◆ Aufgabenstellung:
Führe die Filmbesprechung zu Kaurismäkis „Le Havre“ im Anschluss an ihren letzten Satz weiter.

◆ Seitenauszug:
+---+

Tristesse braucht Märchen

Werbung
Werbung
Werbung

" Regisseur Aki Kaurismäki gibt zu verstehen, dass die Hoffnung auch beim Flüchtlingsthema zuletzt stirbt. “

Unbegleiteter minderjähriger Flüchtling. So lautet der Terminus im Bürokratendeutsch. Man darf vermuten, dass die Benennung dieses prekären Sachverhalts auf Französisch oder auf Finnisch nicht weniger gespreizt daherkommt. Wer sich ein wenig mit der Flüchtlingsproblematik im sich vehement abschottenden Europa auseinandersetzt, weiß, dass die alleinstehenden Jugendlichen aus dem Nirgendwo von den Unmenschlichkeiten, denen Asylwerber quer durch die Europäische Union ausgesetzt sind, verschärft betroffen sind (vgl. dazu etwa FURCHE 41/2011).

"Das europäische Kino hat sich bisher nicht sonderlich mit der sich ständig verschlimmernden finanziellen, politischen und nicht zuletzt moralischen Krise beschäftigt. Diese Krise ist auch die Ursache für die weiterhin ungelöste Flüchtlingsfrage“, meint der finnische Regie-Star Aki Kaurismäki.

Zumindest was das heimische Filmschaffen betrifft, kann dem nicht unbedingt beigepflichtet werden: Von Nina Kusturicas berührendem "Little Alien“ (2009) bis zu Erwin Wagenhofers "Black Brown White“ (2010) reicht die Palette an Zugängen zum Thema. Und doch hat Kaurismäki recht, wenn er mehr cineastisches Engagement einmahnt. Und er, der gemeinhin ja als "Regisseur der kleinen Leute“ gilt, nimmt sich gleich selbst beim Schopf: Auch wenn er selber keine Lösung habe, wolle er sich trotzdem mit "diesem, wenn auch unrealistischen Film“ dem Problem widmen.

Bezaubernde wie zauberhafte Geschichte

Ein wenig Understatement wohnt zitierter Aussage inne, ist doch Kaurismäki mit seinem neuen Film "Le Havre“ wieder ein großer Wurf gelungen. Die bezaubernde wie zauberhafte Geschichte des minderjährigen Flüchtlings Idrissa, der vom Schuhputzer und (Ex-)Bohemien Marcel Marx vor der Unerbittlichkeit der Obrigkeit (und der Gesellschaft) gerettet wird, reüssierte schon auf etlichen Filmfestivals. Zuletzt eröffnete "Le Havre“ die heimische Viennale.

+---+

◆ Dateneinträge:
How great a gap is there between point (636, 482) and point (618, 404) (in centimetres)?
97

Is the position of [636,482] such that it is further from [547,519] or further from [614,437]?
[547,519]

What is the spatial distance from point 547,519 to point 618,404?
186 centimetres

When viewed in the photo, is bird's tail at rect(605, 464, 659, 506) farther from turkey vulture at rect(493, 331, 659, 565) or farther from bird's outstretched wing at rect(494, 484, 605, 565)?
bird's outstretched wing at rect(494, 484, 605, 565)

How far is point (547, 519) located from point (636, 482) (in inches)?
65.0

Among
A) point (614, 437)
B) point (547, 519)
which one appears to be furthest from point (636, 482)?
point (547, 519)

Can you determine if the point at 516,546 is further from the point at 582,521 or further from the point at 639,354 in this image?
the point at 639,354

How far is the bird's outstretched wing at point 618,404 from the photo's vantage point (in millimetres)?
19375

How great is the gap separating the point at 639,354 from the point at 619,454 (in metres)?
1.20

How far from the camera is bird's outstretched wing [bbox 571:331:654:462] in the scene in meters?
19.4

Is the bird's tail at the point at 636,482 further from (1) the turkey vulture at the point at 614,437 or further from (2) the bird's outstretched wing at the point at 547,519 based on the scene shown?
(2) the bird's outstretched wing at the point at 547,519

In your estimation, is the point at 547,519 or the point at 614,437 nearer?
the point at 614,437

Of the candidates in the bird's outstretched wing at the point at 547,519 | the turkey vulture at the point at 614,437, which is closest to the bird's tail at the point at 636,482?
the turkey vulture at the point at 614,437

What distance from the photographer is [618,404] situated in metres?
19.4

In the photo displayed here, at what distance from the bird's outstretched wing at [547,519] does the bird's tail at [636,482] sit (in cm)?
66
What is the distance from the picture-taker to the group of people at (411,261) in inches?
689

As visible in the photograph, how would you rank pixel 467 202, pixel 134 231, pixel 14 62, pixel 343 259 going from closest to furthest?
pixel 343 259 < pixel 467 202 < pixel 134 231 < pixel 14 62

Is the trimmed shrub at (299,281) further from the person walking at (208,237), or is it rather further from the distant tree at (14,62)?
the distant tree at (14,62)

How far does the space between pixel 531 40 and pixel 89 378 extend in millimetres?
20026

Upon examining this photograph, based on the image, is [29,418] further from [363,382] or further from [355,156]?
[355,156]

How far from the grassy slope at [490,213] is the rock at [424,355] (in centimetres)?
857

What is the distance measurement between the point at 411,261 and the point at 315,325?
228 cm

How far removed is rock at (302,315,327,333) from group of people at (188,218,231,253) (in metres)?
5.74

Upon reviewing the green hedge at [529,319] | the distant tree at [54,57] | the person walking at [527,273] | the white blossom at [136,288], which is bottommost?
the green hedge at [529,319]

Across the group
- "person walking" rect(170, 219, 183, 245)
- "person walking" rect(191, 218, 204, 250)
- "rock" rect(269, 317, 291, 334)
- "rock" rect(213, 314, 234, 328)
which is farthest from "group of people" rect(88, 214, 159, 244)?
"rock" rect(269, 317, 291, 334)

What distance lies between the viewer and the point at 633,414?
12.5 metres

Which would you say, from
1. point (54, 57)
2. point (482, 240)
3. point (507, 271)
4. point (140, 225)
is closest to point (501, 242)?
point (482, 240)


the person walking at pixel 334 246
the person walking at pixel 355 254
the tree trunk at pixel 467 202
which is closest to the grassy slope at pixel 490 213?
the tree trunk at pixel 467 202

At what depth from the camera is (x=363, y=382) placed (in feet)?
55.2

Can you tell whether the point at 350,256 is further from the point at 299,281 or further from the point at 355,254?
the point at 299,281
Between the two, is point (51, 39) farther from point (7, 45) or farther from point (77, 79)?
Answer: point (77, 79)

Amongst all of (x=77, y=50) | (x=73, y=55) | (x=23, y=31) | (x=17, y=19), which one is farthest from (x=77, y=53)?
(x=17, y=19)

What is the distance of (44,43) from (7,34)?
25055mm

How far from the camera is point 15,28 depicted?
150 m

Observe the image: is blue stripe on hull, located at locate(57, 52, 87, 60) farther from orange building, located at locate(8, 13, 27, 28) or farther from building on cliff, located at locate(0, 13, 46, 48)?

+---+

◆ Ergebnis der Aufgabe:
Auf der einen Seite gilt: "Le Havre“ ist ein Märchen. Denn diese Geschichte findet in Wirklichkeit nicht statt. Das kann jeder ernüchterte Gutmensch irgendwo in Europa bezeugen. Und dennoch gibt der finnische Filmemacher, der sein Opus in der schon nicht mehr in ihrer Blüte stehenden französischen Hafenstadt Le Havre spielen lässt, zu verstehen, dass die Hoffnung auch bei diesem tristen Thema zuletzt stirbt. Ja, so das Märchen, in Verkettung glücklicher Umstände könnte es für den kleinen Protagonisten - und nicht nur für ihn - den Silberstreif am Horizont geben. Und der auch von der Unbill des Lebens längst gezeichnete Hüter des Gesetzes hat eine Seite, die seine Vorgesetzten gar nicht freuen dürfte.

Marcel Marx, einst Autor, hat sich Le Havre als Exil gewählt, wo er mit seiner Frau Arletty zurückgezogen lebt und sich als Schuhputzer über Wasser hält. Er ist ein kaum lebenstüchtiger Bohemien geblieben, dessen Alltag vor allem durch die sanfte und gleichzeitig strenge Hand Arlettys bewältigbar bleibt. Doch Arletty erkrankt schwer.

Da läuft ihm der junge afrikanische Flüchtling Idrissa über den Weg. Und das zwingt Marcel, einen geradezu unerschütterlichen Optimismus an den Tag zu legen und so zu tun, als ob er Idrissa die erhoffte Überfahrt nach London ermöglichen konnte, wo dessen Verwandte sich um den Buben kümmern könnten. Da die französischen Ordnungskräfte solchem Ansinnen naturgemäß einen Riegel vorzuschieben trachten, muss Marcel zumindest sein inneres Exil aufgeben und beweisen, dass er, wenn er will, es faustdick hinter den Ohren haben kann. Marcel darf dabei auch auf die schlichte, aber ungebrochene Solidarität der kleinen Leute seiner Umgebung zählen, die wenig mit der großen europäischen Politik am Hut haben, die aber nicht zuschauen wollen, wie sich ein unerbittliches System sogar an den Kindern vergreift.

Wahrscheinlich ist das auch das Motiv dafür, dass der griesgrämige Kriminalkommissar Monet nicht nur den Buchstaben des Gesetzes im Sinn hat.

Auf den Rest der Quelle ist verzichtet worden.